The newest of the ACO models, which went live at the beginning of this month, is the highly anticipated Next Generation ACO program. HHS and the CMS named 21 organizations and companies—including Henry Ford Health System, Detroit; MemorialCare Health System, Fountain Valley, Calif.; Steward Health Care System, Boston; Trinity Health, Livonia, Mich.; and ThedaCare, Appleton, Wis.—as Next Generation participants. The CMS originally expected 15 to 20 groups in the first cohort.
“The fact that they got 21 that have signed commitments tells you this is a strong and attractive program from organizations that are ready to go to full capitation at some point,” said Dr. Kavita Patel, senior fellow at the Brookings Institution and former policy director for the Obama White House.
However, the initiation of the Next Generation program has drastically cut into Medicare's Pioneer ACO program, the original demonstration project that has created frustration among several participants who disagreed with the government's benchmarking methodology. Only nine Pioneer ACOs still stand, according to Medicare's Innovation Center, the agency that runs the ACO projects. There were originally 32 Pioneer ACOs.
“It was truly a version 1.0, and (this shows) that we've moved on to enhance and improve the program,” Patel said of the Pioneer ACO program. “Pioneer experience illustrated the nuances of taking risk, and not all risk-taking is similar. But the Next Generation ACO model has really refined the risk approach.”
Two risk-arrangement options exist for Next Generation ACOs: one in which providers can share in 80% of the savings or losses based on their quality and cost-control efforts, or one that involves 100% risk. Savings are determined by a formula that doesn't solely rely on an ACO's past performance.

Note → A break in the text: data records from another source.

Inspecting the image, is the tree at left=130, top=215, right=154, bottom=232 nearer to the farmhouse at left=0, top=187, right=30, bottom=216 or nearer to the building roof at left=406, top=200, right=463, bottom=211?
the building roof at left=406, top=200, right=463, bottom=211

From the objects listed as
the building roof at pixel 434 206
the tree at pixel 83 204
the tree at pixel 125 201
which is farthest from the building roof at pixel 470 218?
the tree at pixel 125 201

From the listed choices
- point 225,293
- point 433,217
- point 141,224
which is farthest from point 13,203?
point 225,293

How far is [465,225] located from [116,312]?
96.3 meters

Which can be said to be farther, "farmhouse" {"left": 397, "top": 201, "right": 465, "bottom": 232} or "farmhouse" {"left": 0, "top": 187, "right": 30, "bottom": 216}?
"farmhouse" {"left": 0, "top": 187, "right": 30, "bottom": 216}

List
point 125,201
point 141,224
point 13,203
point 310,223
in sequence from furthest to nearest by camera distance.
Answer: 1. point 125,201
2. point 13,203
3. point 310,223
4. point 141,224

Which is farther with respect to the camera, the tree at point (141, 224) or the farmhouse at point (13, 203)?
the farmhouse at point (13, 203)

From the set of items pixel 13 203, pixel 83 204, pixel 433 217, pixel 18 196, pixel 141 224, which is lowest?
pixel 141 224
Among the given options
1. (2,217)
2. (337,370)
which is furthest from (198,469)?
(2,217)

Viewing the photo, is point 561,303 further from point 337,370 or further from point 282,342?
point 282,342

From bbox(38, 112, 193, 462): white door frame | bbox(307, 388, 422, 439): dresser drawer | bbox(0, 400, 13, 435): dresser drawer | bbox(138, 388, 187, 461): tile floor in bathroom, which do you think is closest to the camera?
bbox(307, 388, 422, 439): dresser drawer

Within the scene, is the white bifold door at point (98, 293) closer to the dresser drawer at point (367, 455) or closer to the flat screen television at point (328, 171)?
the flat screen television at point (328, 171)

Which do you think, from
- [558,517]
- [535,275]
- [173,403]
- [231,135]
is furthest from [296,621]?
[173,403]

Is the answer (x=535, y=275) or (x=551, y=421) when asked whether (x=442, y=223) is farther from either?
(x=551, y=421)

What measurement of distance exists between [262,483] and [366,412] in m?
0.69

Participating ACOs could be paid via fee-for-service or some type of mixed value-based payment. Those who participate in the second year can try capitation, meaning the ACO would receive monthly lump-sum payments for each covered Medicare member as Medicare Advantage insurers do. In essence, Next Generation ACOs that pursue capitation in year two will be like Medicare Advantage insurers, Patel said.
Next Generation ACOs can also offer financial incentives to keep beneficiaries in their network as well as other “enhanced benefits” such as telehealth and nursing home visits. Shared Savings and Pioneer ACOs don't have those options.
Of the 477 Medicare ACOs across the four different models—Pioneer, Shared Savings, Next Generation and Comprehensive End-Stage Renal Disease Care—64 are in some kind of track that involves potential penalties (known as downside risk) in addition to the chance for bonuses, CMS said. Aside from the Pioneer and Next Generation models, providers can take downside risk in two tracks offered in the Shared Savings program.
Muhlestein said it's a positive development to see more hospitals and doctors accept the so-called two-sided risk contracts. But it will still probably be a couple of years before a majority of providers move to such agreements. He expects 2019 will be a big year to watch, since that is when Medicare's new merit-based payment system for doctors goes into effect.
“While there's more movement to risk than there's ever been, it's still important to note the vast majority of ACOs are not moving to two-sided risk yet,” Muhlestein said. “It's really hard to move toward risk-bearing because it's not just a payment model. It's a transition in how you're delivering care.”